Whether we like to admit it or not, we all operate, in all segments of our lives, from a certain “paradigm” (reference Thomas Kuhn, Structures of Scientific Revolutions) or “world-view”. When it comes to Federal Disability Retirements, the majority of Federal and Postal workers who comes to me have a pre-formed, generally negative attitude about the chances of getting it. This is because they have heard too many horror stories; or they have had horrendous experiences with OWCP filings, or EEOC complaints, or other experiences which they then relate to how the disability retirement process must be.

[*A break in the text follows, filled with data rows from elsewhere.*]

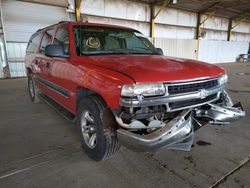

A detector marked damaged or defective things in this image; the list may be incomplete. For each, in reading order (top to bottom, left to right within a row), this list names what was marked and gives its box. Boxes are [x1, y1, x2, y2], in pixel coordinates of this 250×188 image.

front bumper damage [114, 89, 244, 151]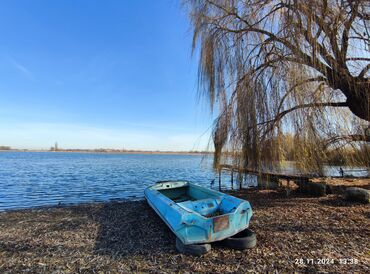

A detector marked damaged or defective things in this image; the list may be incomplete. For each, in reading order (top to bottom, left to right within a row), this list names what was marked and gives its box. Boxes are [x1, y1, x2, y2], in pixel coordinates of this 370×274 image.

rusty boat hull [143, 181, 253, 245]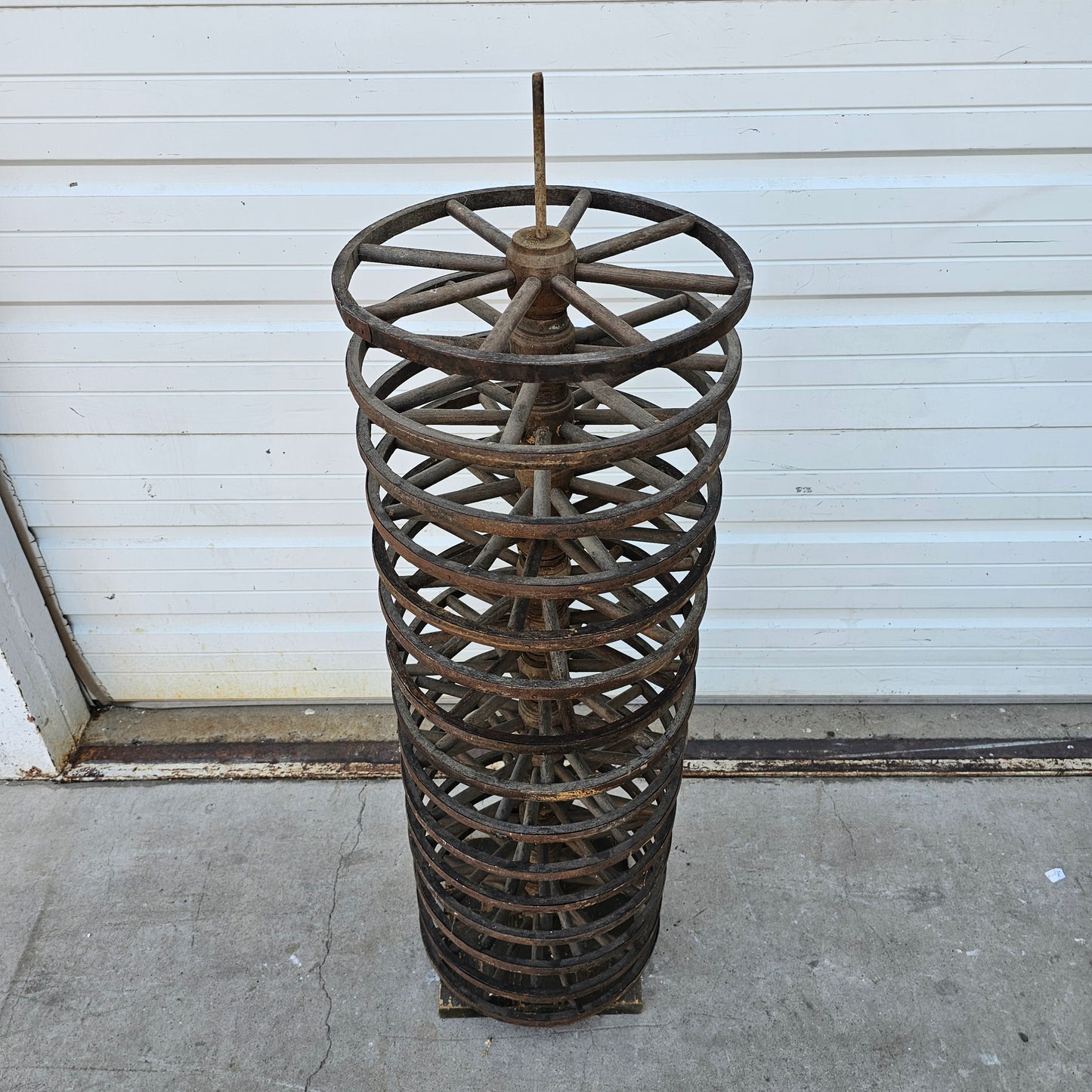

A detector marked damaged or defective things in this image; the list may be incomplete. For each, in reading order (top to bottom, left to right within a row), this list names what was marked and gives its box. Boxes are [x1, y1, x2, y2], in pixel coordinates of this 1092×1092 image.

crack in concrete [303, 786, 367, 1092]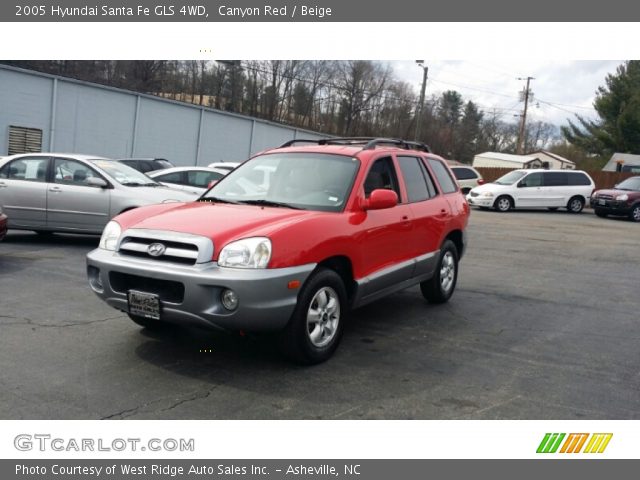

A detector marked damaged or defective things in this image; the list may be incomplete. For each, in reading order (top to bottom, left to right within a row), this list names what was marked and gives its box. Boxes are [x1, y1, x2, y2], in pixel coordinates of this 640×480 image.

cracked pavement [1, 208, 640, 418]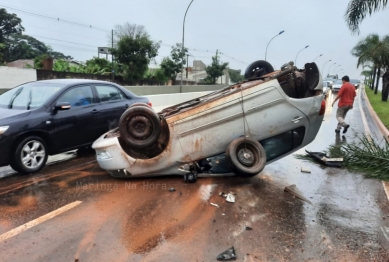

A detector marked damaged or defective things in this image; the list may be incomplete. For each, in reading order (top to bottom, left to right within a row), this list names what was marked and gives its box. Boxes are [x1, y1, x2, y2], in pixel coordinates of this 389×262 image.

overturned white car [91, 61, 324, 182]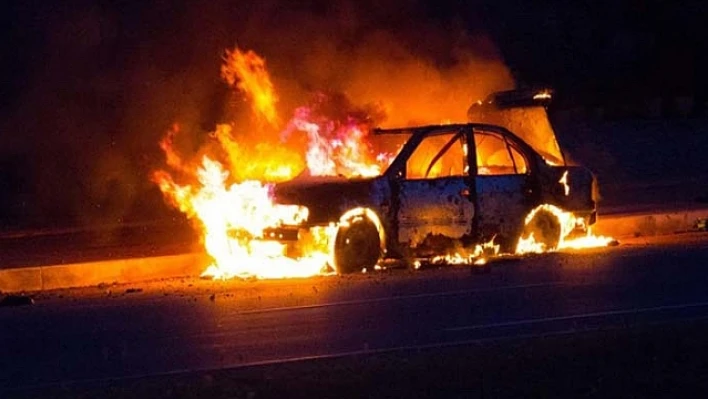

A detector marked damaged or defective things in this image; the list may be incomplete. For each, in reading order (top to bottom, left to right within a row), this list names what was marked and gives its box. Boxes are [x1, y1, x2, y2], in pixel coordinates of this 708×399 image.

destroyed vehicle [272, 89, 596, 274]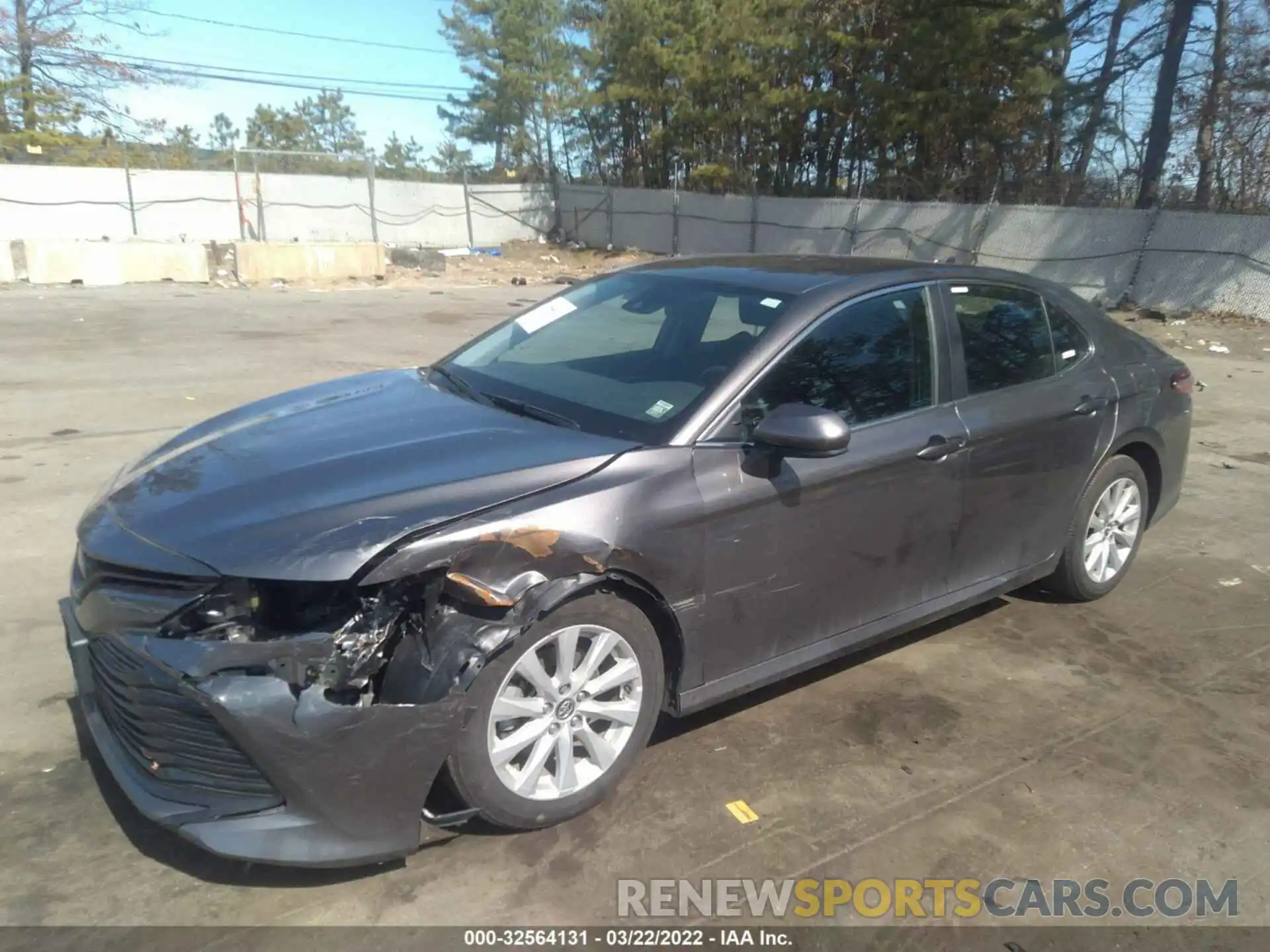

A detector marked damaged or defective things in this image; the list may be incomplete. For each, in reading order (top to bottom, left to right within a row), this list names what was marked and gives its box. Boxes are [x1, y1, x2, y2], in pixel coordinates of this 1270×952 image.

crumpled hood [78, 370, 635, 579]
damaged toyota camry [60, 257, 1191, 867]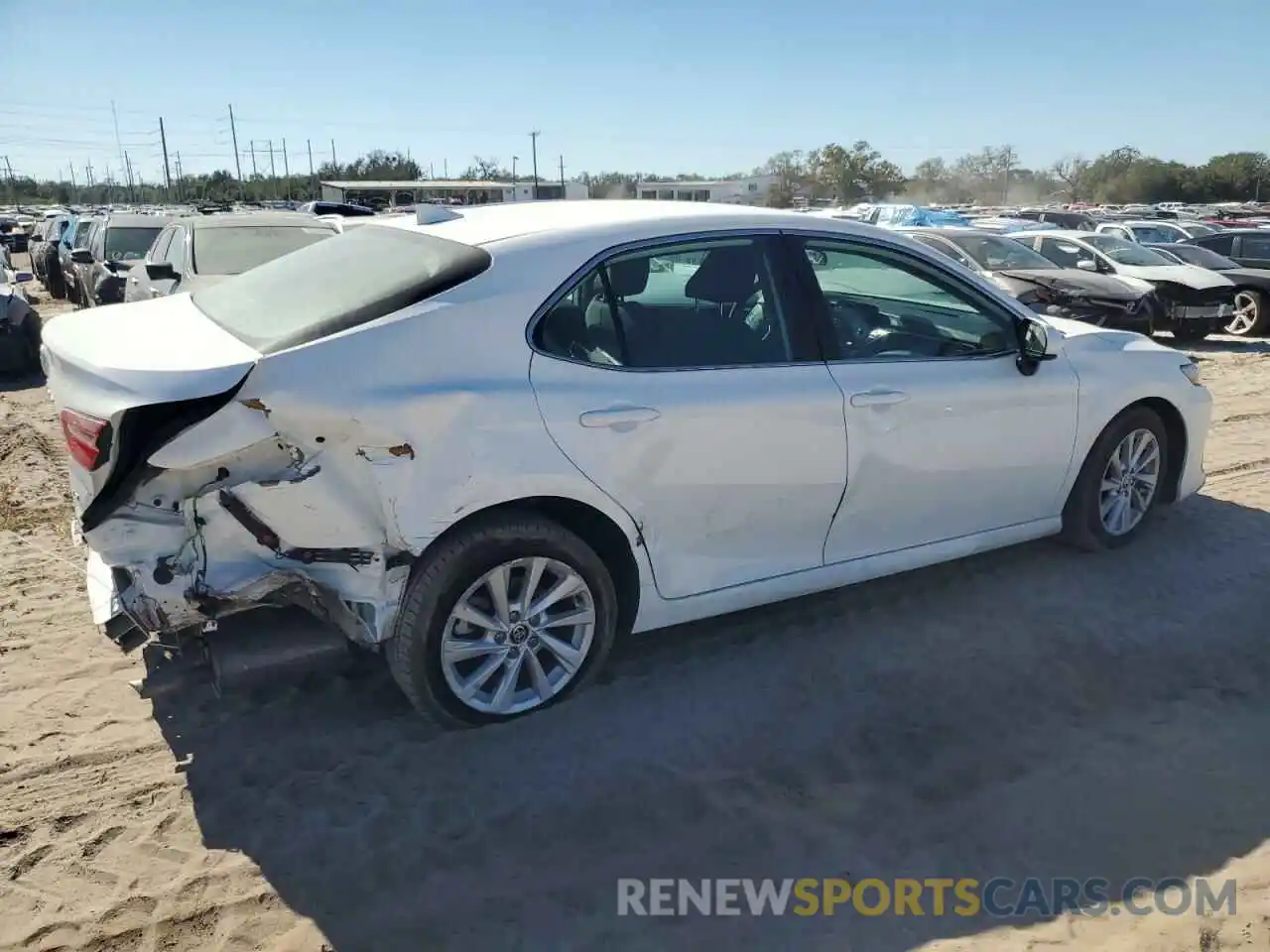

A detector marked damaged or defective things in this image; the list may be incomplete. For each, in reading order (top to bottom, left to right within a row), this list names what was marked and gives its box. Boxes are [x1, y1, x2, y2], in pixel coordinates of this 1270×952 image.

broken taillight [60, 409, 109, 472]
damaged white car [40, 198, 1208, 721]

Yet, all Federal and Postal employees must understand that the process of Federal Disability Retirement has many, many inherent advantages which make it different from other processes. For instance, the Merit System Protection Board has often observed, with respect to disability retirement, that it is distinguishable from other processes, because it is not — strictly speaking — an adversarial process between an agency and an employee; rather, the MSPB sees it simply as a single issue — that of an employee’s entitlement to disability retirement.

Further, the role of the Office of Personnel Management, while seemingly one of making things overly difficult for the individual, in reality has a very difficult time in ultimately justifying a denial. Why? Because they do not have a right to have a doctor of their own to examine the applicant/patient (note the difference with OWCP, where you can be sent to second, third, and sometimes fourth medical opinions by doctors chosen by DOL and paid by DOL). Thus, it is almost as if OPM must disprove a case filed by an applicant. Finally, it is difficult to attack a treating doctor of an applicant, unless there is something seriously wrong with the credentials or competence of the treating doctor. All in all, disability retirement for Federal and Postal Workers is a fair process — one which is a valuable benefit for the Federal and Postal Employee.